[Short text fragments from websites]
# # # # # # #
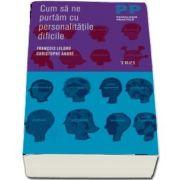 Cum sa ne purtam cu personalitatile dificile - Colectia Psihologie Practica (Editie 2011)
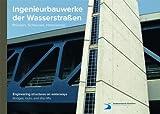 Image de Ingenieurbauwerke der Wasserstraßen : Brücken, Schleusen, Hebewerke - Ein Fachkompendium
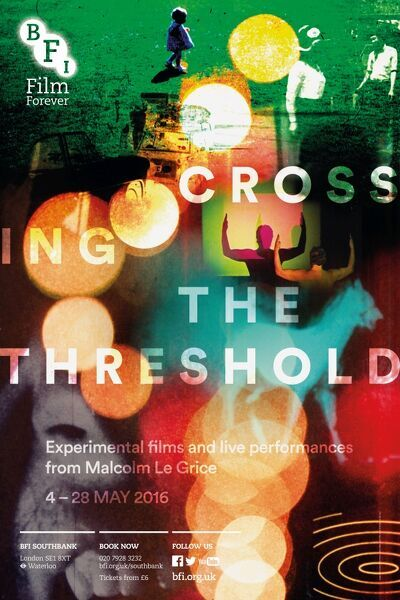 Poster for Crossing the Threshold (Experimental Films and Live Performances from Malcolm Le Grice) at BFI Southbank (4 - 28 May 2016)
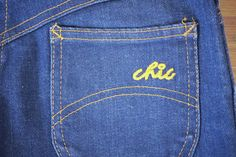 I loved my Chic jeans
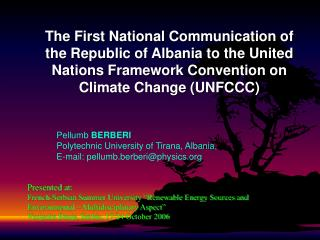 Pellumb  BERBERI Polytechnic University of Tirana, Albania, E-mail: pellumb.berberi@physics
# # # # # # #
**What you will do**
The lines above should be transcribed exactly, with every image removed.

**Problem solution**
 Cum sa ne purtam cu personalitatile dificile - Colectia Psihologie Practica (Editie 2011)
 Image de Ingenieurbauwerke der Wasserstraßen : Brücken, Schleusen, Hebewerke - Ein Fachkompendium
 Poster for Crossing the Threshold (Experimental Films and Live Performances from Malcolm Le Grice) at BFI Southbank (4 - 28 May 2016)
 I loved my Chic jeans
 Pellumb  BERBERI Polytechnic University of Tirana, Albania, E-mail: pellumb.berberi@physics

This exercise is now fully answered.